With its friendly and readily searchable "Google-like" front end, this was the first pure example of the emerging Zeus 2.0 to be found "in the wild"; but apparently there are others around, too. One rather important fact to keep in mind is that "Zbot" often changes its form or "fingerprint" in order to avoid detection by your anti-malware.

2G GSM Broken, Pope Catholic

The DefCon® hackers' meet (Las Vegas, July 30 - August 1) provided a number of high profile scoops, some preannounced, some out of the blue black. Judged most newspaper-worthy was Chris Paget's $1500 GSM cellular network base station spoof, which allows anyone with an interest to intercept and eavesdrop on 2G conversations. The mechanics of the trick were already well known:
  • Set up your base station with a good strong signal. Advertise it as belonging to a compatible operator.
  • When a handset is enticed to connect to you, connect to the real network. Begin relaying authentication tokens transparently.
  • Handset authenticates with network, which does not reciprocate (a known 2G vulnerability).
  • Network tells handset not to encrypt (e.g. because strong encryption is disallowed in your country).
  • Handset complies without displaying the mandated warning, because manufacturer has deemed this too annoying.
The real story is that a well-known vulnerability gets somewhat cheaper to exploit each year, but that 3G tech, particularly when applied at 2G frequencies to mitigate against the blocking vector, will soon put paid to its shenanigans.

Wiretap Kiddies & Black Hat Redux

Poor beleaguered old GSM was also a big target of attack at the Black Hat® Technical Security Conference briefings earlier in the week (also in Las Vegas, July 28-29). Visit Dan Goodin at The Register, to hear about "a comprehensive set of tools" aimed at eavesdropping even on encrypted calls over GSM networks.

Famous DVD-CSS cracker Frank A. Stevenson from Oslo developed one of these tools: Kraken, which attacks GSM's A5/1 algorithm using a 1.7TB lorryload of rainbow tables.

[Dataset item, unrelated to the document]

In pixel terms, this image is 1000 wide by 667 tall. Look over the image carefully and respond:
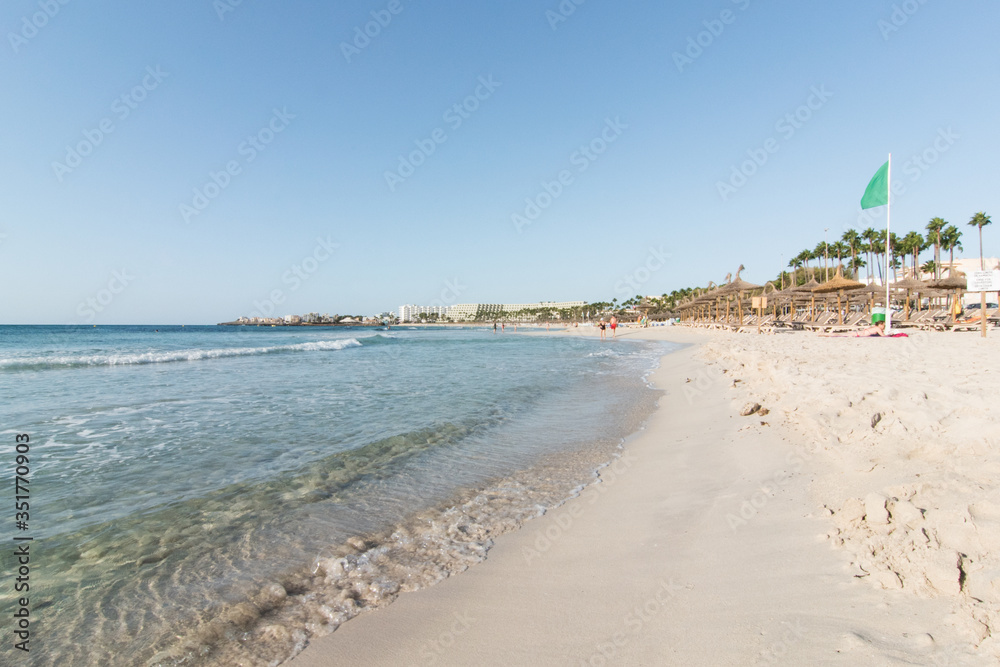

According to the project's cryptographer Karsten Nohl (of Security Research Labs, Berlin), GSM hacking has reached the level that Wi-Fi hacking reached a couple years ago: script-kiddies cracking their neighbor's Wi-Fi, and forcing the widespread adoption of WPA/TKIP over WEP.

Black Hat was a furiously busy time for Microsoft's SDL team. Bryan Sullivan presented a hot topic talk on Cryptographic Agility, or the ability to inject alternative cryptographic algorithms or implementations into apps without source code changes. Adam Shostack reprised his brilliantly conceived card game, “Elevation of Privilege: The Easy Way to Threat Model.” Finally there was also a multiple SDL presence at (SAFECode's) Grant Bugher's brainstorming panel, gathering "vision and approaches on improving software assurance" from the security community; the results of which should be up on the SAFECode blog any day now... oh, here's an SD Times article on it.

Please remember: don't have nightmares, do sleep well.